(Dataset entries)
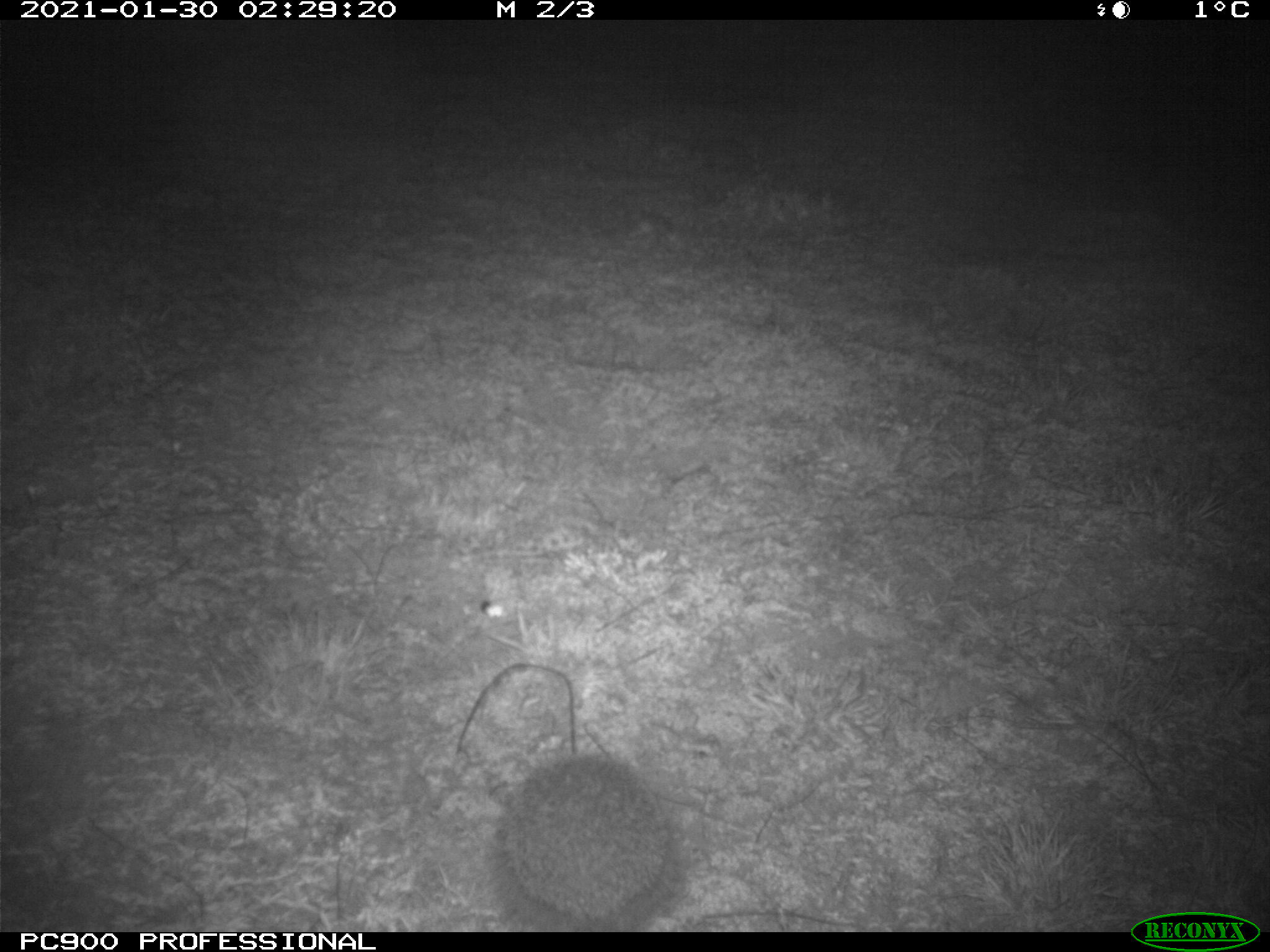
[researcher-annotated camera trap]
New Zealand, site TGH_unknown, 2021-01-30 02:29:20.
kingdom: Animalia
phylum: Chordata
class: Mammalia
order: Eulipotyphla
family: Erinaceidae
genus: Erinaceus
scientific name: Erinaceus europaeus europaeus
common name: european hedgehog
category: hedgehog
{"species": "hedgehog (european hedgehog) (Erinaceus europaeus europaeus)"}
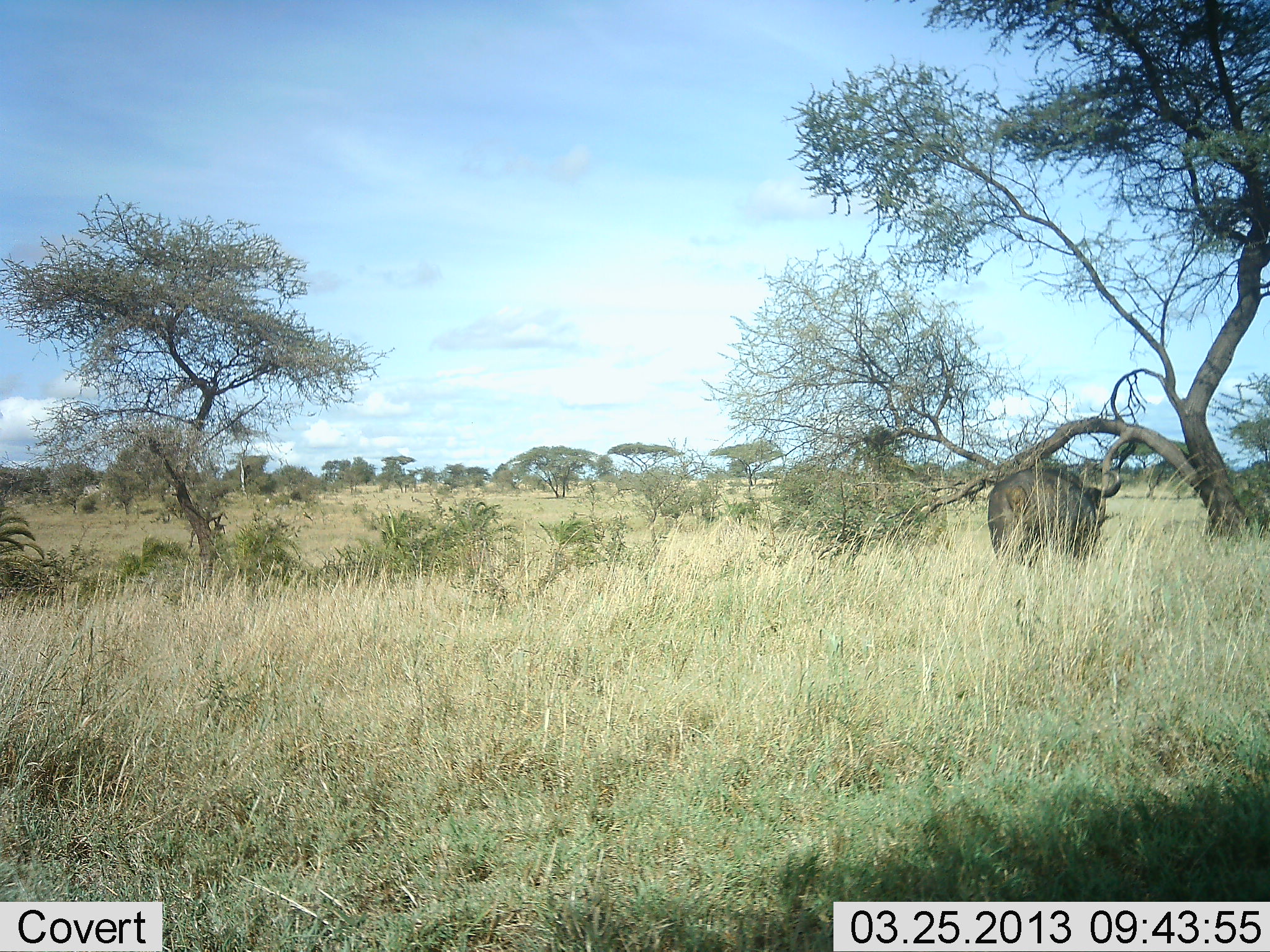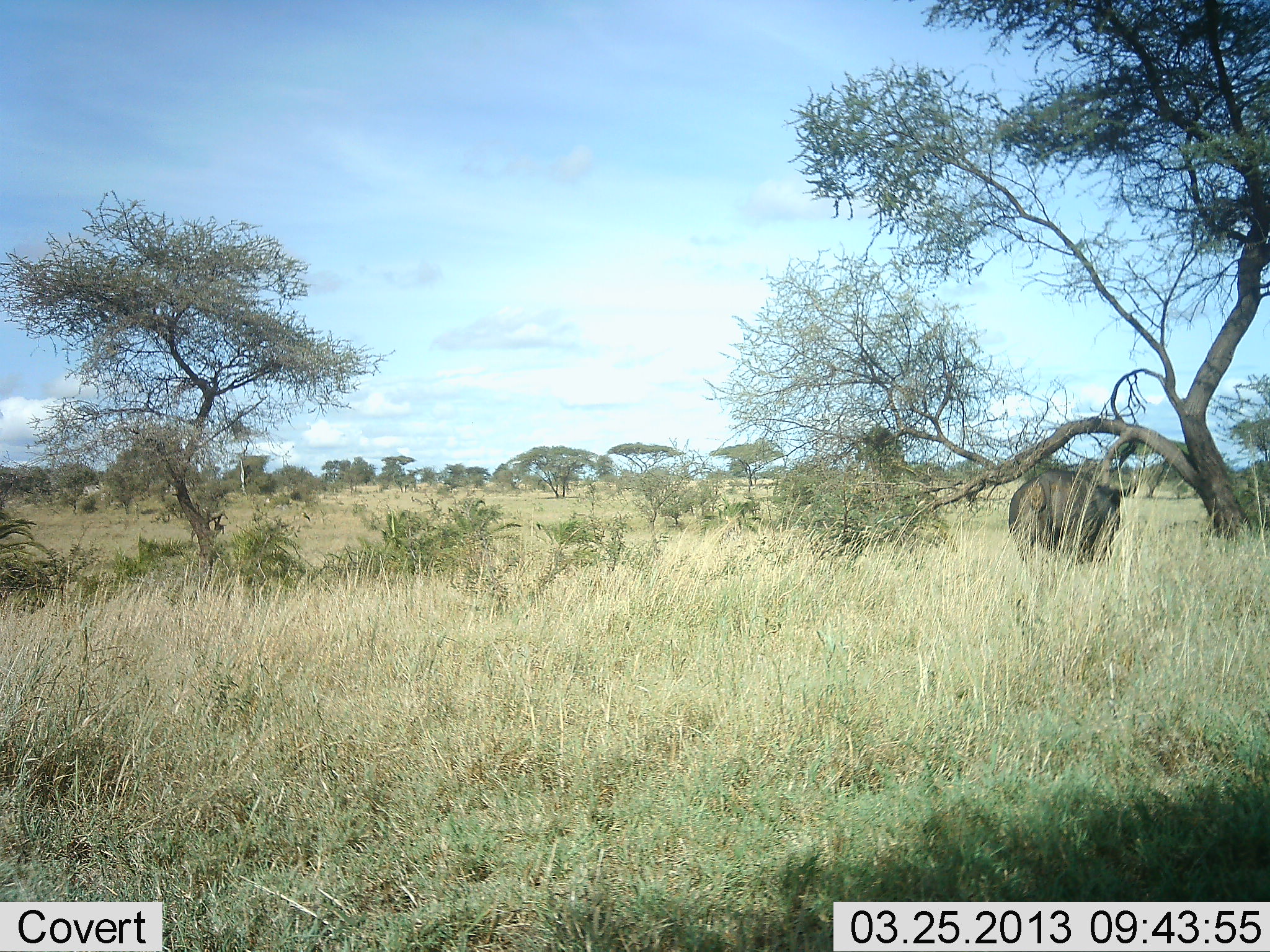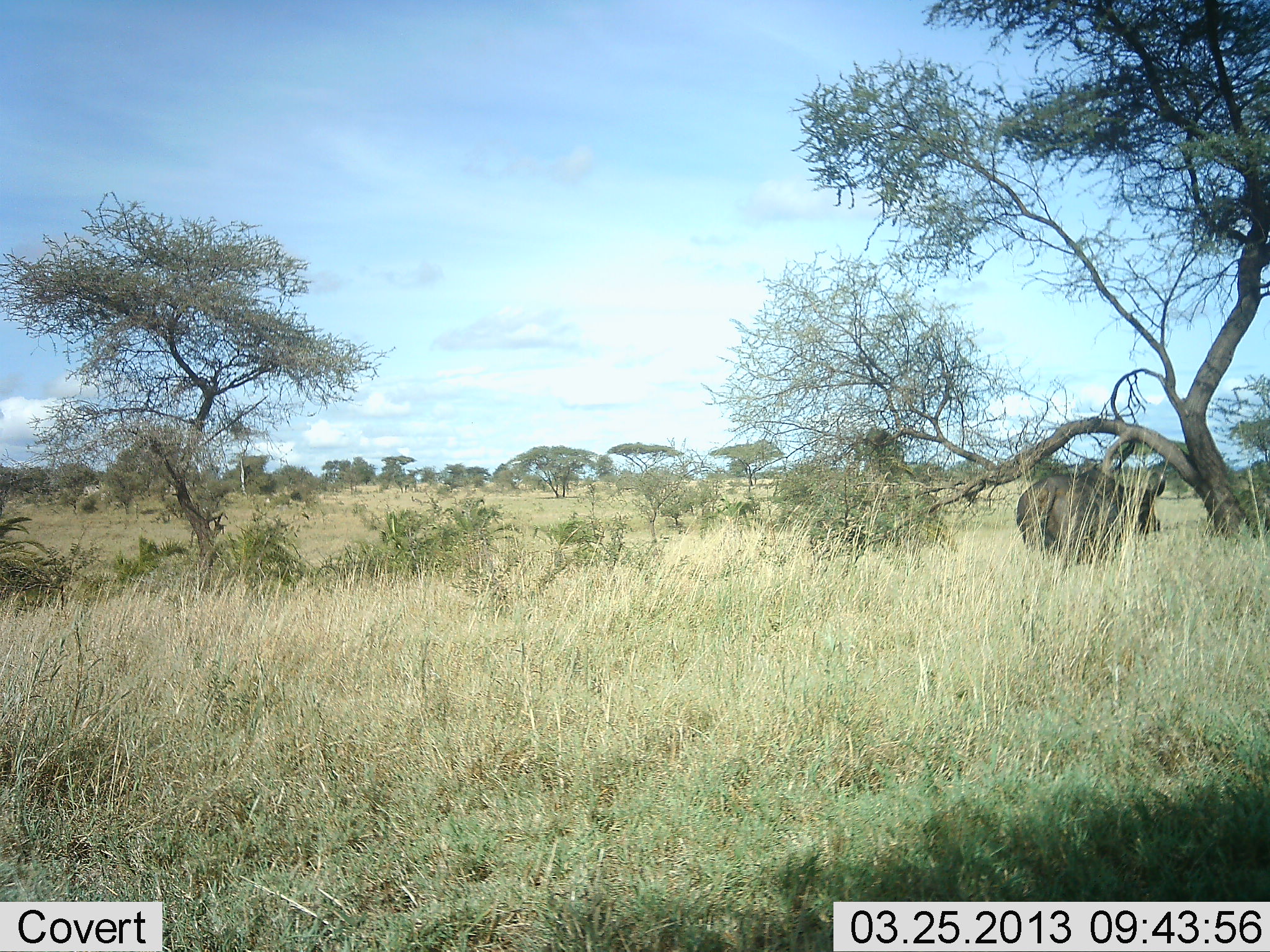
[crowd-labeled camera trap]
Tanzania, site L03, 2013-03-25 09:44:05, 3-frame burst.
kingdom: Animalia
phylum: Chordata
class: Mammalia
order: Artiodactyla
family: Bovidae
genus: Syncerus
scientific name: Syncerus caffer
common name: cape buffalo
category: buffalo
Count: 1.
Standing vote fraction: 11%.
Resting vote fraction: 0%.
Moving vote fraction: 89%.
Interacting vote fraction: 0%.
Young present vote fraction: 0%.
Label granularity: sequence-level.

### ASSIGNED TASK
Every word of the data should be reproduced exactly; please omit any pictures.

### OUTPUT FOR THIS TASK
[researcher-annotated camera trap]
New Zealand, site TGH_unknown, 2021-01-30 02:29:20.
kingdom: Animalia
phylum: Chordata
class: Mammalia
order: Eulipotyphla
family: Erinaceidae
genus: Erinaceus
scientific name: Erinaceus europaeus europaeus
common name: european hedgehog
category: hedgehog
{"species": "hedgehog (european hedgehog) (Erinaceus europaeus europaeus)"}
[crowd-labeled camera trap]
Tanzania, site L03, 2013-03-25 09:44:05, 3-frame burst.
kingdom: Animalia
phylum: Chordata
class: Mammalia
order: Artiodactyla
family: Bovidae
genus: Syncerus
scientific name: Syncerus caffer
common name: cape buffalo
category: buffalo
Count: 1.
Standing vote fraction: 11%.
Resting vote fraction: 0%.
Moving vote fraction: 89%.
Interacting vote fraction: 0%.
Young present vote fraction: 0%.
Label granularity: sequence-level.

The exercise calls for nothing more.